** Passage to read follows **

The Routledge Handbook of Heritage Ethics - new publication
MCL members Kate Hennessy and PhD Candidate Brett Gaylor have co-authored a chapter with Prof. Chiara Bonacchi (the University of Edinburgh, Chancellor's Fellow in Heritage, Text and Data Mining and Senior Lecturer in Heritage; HCA and Edinburgh Futures Institute) titled “Creative Engagements with Heritage Ethics in the Age of the Data Deluge” in the Routledge Handbook of Heritage Ethics, edited by Andreas Pantazatos, Tracy Ireland, John Schofield and Rouran Zhang. Learn more about this new book.
Bonacchi, C., Hennessy, K. and Gaylor, B. (In Press, 2026).
Creative Engagements with Heritage Ethics in the Age of the Data Deluge.In, The Routledge Handbook of Heritage Ethics. Andreas Pantazatos, Tracy Ireland, John Schofield and Rouran Zhang (Eds.) London: Routledge.

** End of Passage to read **
** Source data follows **

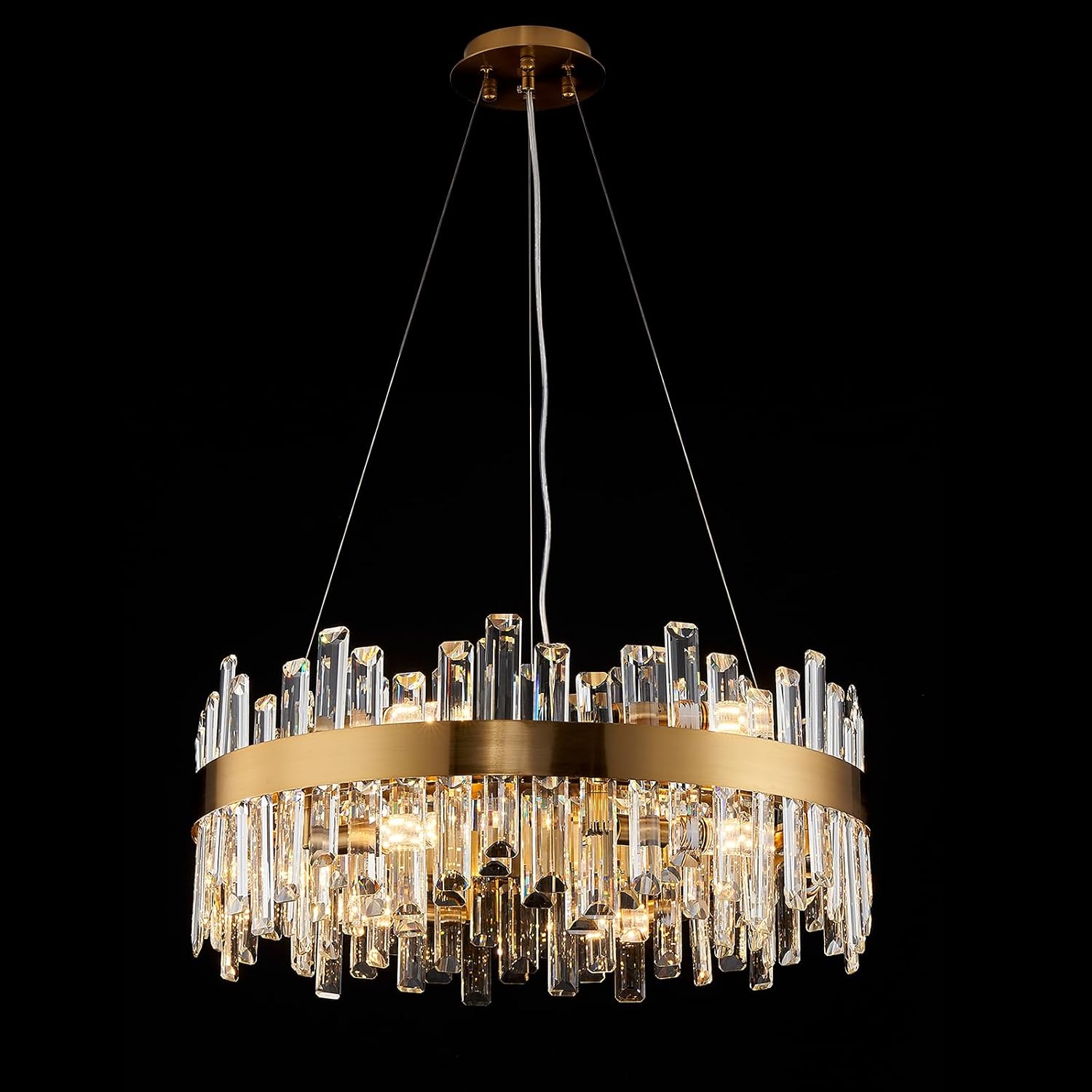 Round Crystal Chandelier, 31.5 inch, 16 Lights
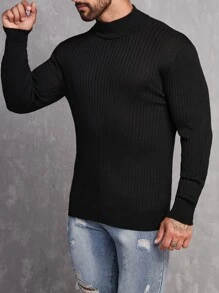 Manfinity Men Mock Neck Ribbed Knit Sweater - Black - View 5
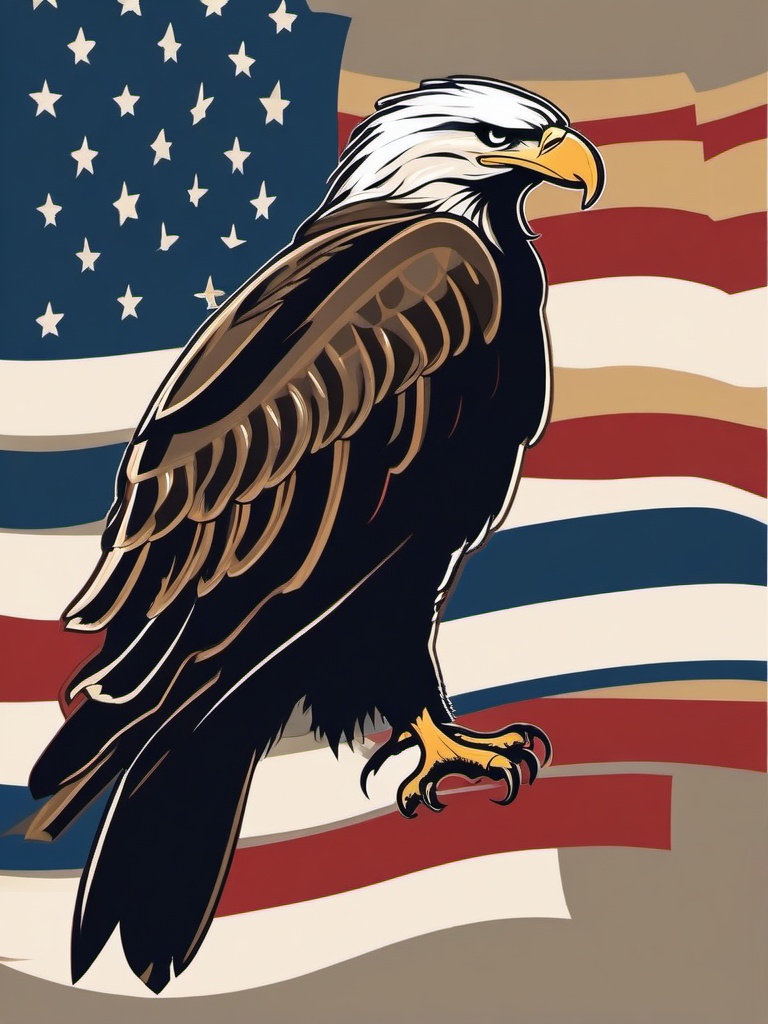 Eagle clipart - eagle with an American flag backdrop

** End of Source data **

• [Tasks for this exercise]
(1) According to the heritage ethics handbook announcement, who edited the Routledge Handbook of Heritage Ethics?
(2) Reproduce the heritage ethics handbook announcement word for word, starting with "Bonacchi, C., Hennessy, K." and going on through "(Eds.) London: Routledge.".

• [Activity answers]
(1) Andreas Pantazatos, Tracy Ireland, John Schofield and Rouran Zhang

(2)
Bonacchi, C., Hennessy, K. and Gaylor, B. (In Press, 2026).
Creative Engagements with Heritage Ethics in the Age of the Data Deluge.In, The Routledge Handbook of Heritage Ethics. Andreas Pantazatos, Tracy Ireland, John Schofield and Rouran Zhang (Eds.) London: Routledge.